Taking the line containing "Lipid metabolism Due" as the first and the last line of the entries as the end, reproduce every line between them exactly, including both.

[[ Input, beginning ]]

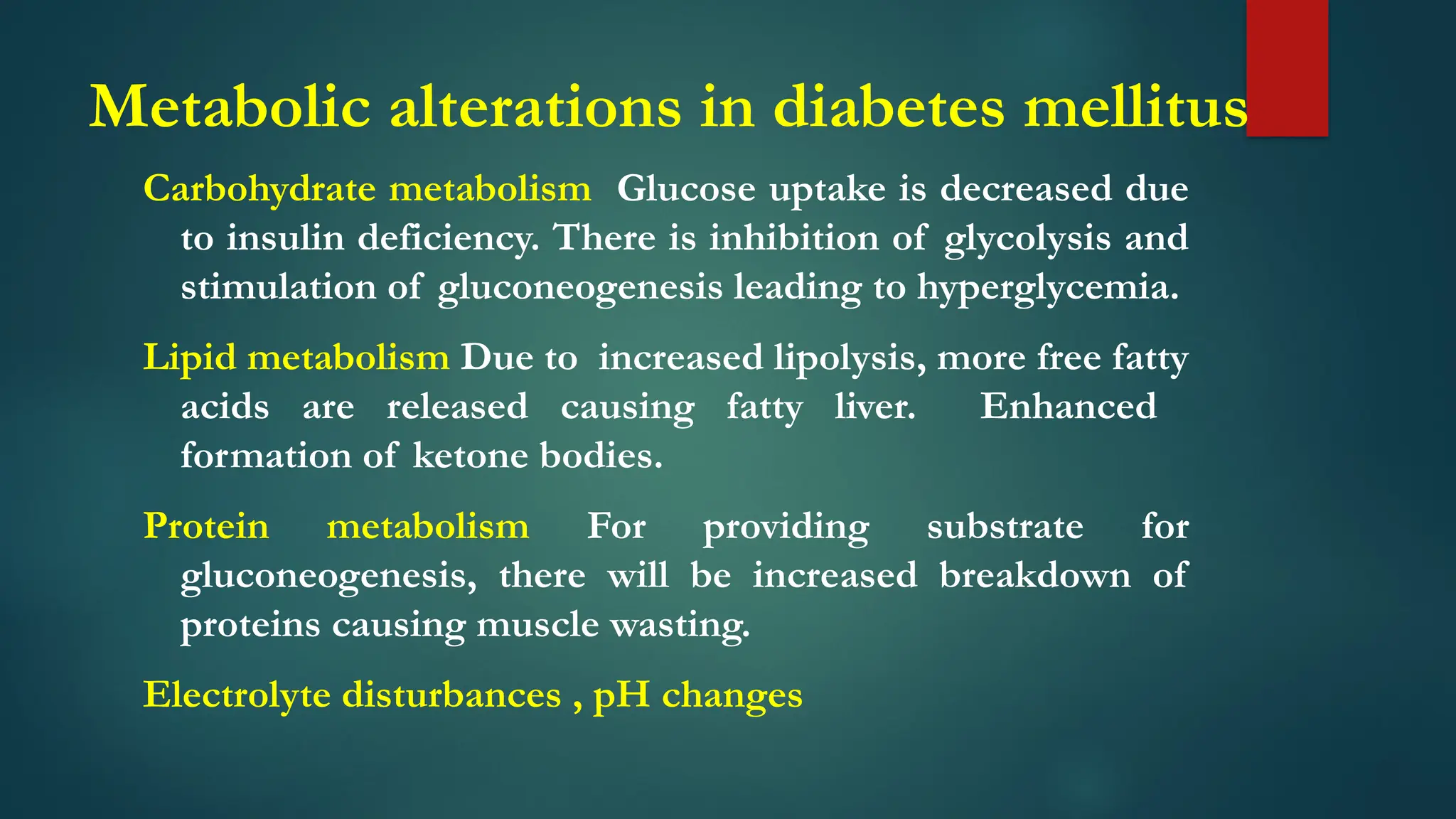 Metabolic alterations in diabetes mellitus

Carbohydrate metabolism Glucose uptake is decreased due to insulin deficiency. There is inhibition of glycolysis and stimulation of gluconeogenesis leading to hyperglycemia.

Lipid metabolism Due to increased lipolysis, more free fatty acids are released causing fatty liver. Enhanced formation of ketone bodies.

Protein metabolism For providing substrate for gluconeogenesis, there will be increased breakdown of proteins causing muscle wasting.

Electrolyte disturbances , pH changes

[[ Input, end ]]

**Problem solution**
Lipid metabolism Due to increased lipolysis, more free fatty acids are released causing fatty liver. Enhanced formation of ketone bodies.

Protein metabolism For providing substrate for gluconeogenesis, there will be increased breakdown of proteins causing muscle wasting.

Electrolyte disturbances , pH changes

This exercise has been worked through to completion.